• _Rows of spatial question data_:
☆ ☆ ☆ ☆ ☆ ☆ ☆
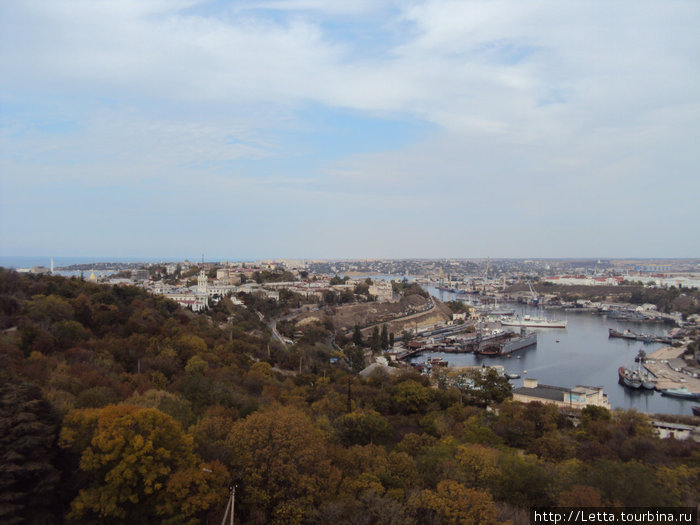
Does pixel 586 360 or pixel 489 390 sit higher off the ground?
pixel 489 390

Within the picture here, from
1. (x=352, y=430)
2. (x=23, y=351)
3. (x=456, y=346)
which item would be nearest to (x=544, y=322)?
(x=456, y=346)

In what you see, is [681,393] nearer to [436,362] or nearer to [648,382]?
[648,382]

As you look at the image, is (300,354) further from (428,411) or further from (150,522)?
(150,522)

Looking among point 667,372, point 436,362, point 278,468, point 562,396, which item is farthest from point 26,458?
point 667,372

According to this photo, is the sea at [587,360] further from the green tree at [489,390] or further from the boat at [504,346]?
the green tree at [489,390]

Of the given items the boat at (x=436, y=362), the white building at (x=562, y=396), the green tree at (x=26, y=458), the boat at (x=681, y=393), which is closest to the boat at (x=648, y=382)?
the boat at (x=681, y=393)
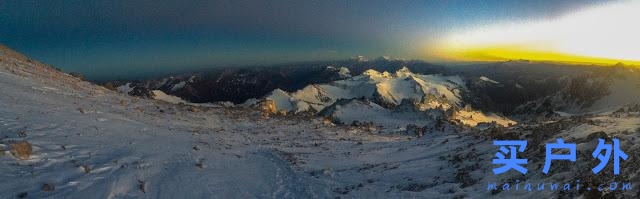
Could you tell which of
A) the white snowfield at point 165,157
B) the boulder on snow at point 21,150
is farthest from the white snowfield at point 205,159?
the boulder on snow at point 21,150

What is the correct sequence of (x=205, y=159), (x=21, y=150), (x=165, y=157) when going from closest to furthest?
1. (x=21, y=150)
2. (x=165, y=157)
3. (x=205, y=159)

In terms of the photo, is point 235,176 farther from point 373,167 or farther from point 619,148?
point 619,148

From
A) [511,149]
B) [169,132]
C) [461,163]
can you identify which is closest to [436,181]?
[461,163]

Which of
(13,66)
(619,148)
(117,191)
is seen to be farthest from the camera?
(13,66)

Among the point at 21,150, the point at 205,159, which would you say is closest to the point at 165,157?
the point at 205,159

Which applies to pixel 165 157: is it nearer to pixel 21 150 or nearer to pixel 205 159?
pixel 205 159

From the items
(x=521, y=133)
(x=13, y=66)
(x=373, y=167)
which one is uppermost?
(x=13, y=66)

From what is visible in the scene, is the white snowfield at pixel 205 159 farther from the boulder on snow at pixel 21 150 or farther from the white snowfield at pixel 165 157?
the boulder on snow at pixel 21 150

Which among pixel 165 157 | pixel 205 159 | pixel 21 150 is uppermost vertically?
pixel 21 150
☆ ☆ ☆ ☆ ☆ ☆ ☆
• _Required task_: Give the data again exactly as written, with all pictures left out.

• _The result_:
Does pixel 586 360 or pixel 489 390 sit higher off the ground?
pixel 489 390

Within the picture here, from
1. (x=352, y=430)
2. (x=23, y=351)
3. (x=456, y=346)
which item would be nearest to (x=544, y=322)?
(x=456, y=346)

In what you see, is [681,393] nearer to [436,362] or nearer to [648,382]?
[648,382]

As you look at the image, is (300,354) further from (428,411) or further from (150,522)?
(150,522)

Looking among point 667,372, point 436,362, point 278,468, point 562,396, which item is farthest from point 26,458?
point 667,372

According to this photo, is the sea at [587,360] further from the green tree at [489,390] or further from the boat at [504,346]?
the green tree at [489,390]

Of the given items the boat at (x=436, y=362), the white building at (x=562, y=396), the green tree at (x=26, y=458), the boat at (x=681, y=393), which is closest to the boat at (x=648, y=382)?
the boat at (x=681, y=393)
Could you tell which of
A) the white snowfield at point 165,157
B) the boulder on snow at point 21,150
is farthest from the white snowfield at point 205,159?
the boulder on snow at point 21,150

What is the correct sequence of (x=205, y=159), (x=21, y=150), (x=165, y=157) when going from closest to furthest?
1. (x=21, y=150)
2. (x=165, y=157)
3. (x=205, y=159)

In terms of the photo, is point 235,176 farther from point 373,167 or farther from point 619,148?
point 619,148

From
A) [511,149]
B) [169,132]
C) [461,163]
can you identify which is closest to [436,181]?
[461,163]

Which of
(13,66)
(619,148)
(117,191)
is seen to be farthest from the camera?
(13,66)

Among the point at 21,150, the point at 205,159, which would you say is closest to the point at 165,157?
the point at 205,159

Which applies to pixel 165 157: is it nearer to pixel 21 150 or nearer to pixel 205 159?
pixel 205 159

From the items
(x=521, y=133)
(x=13, y=66)
(x=373, y=167)
which one is uppermost?
(x=13, y=66)

From what is visible in the scene, is the white snowfield at pixel 205 159 farther from the boulder on snow at pixel 21 150 or farther from the white snowfield at pixel 165 157?
the boulder on snow at pixel 21 150

Which among pixel 165 157 | pixel 205 159 | pixel 21 150 is uppermost vertically?
pixel 21 150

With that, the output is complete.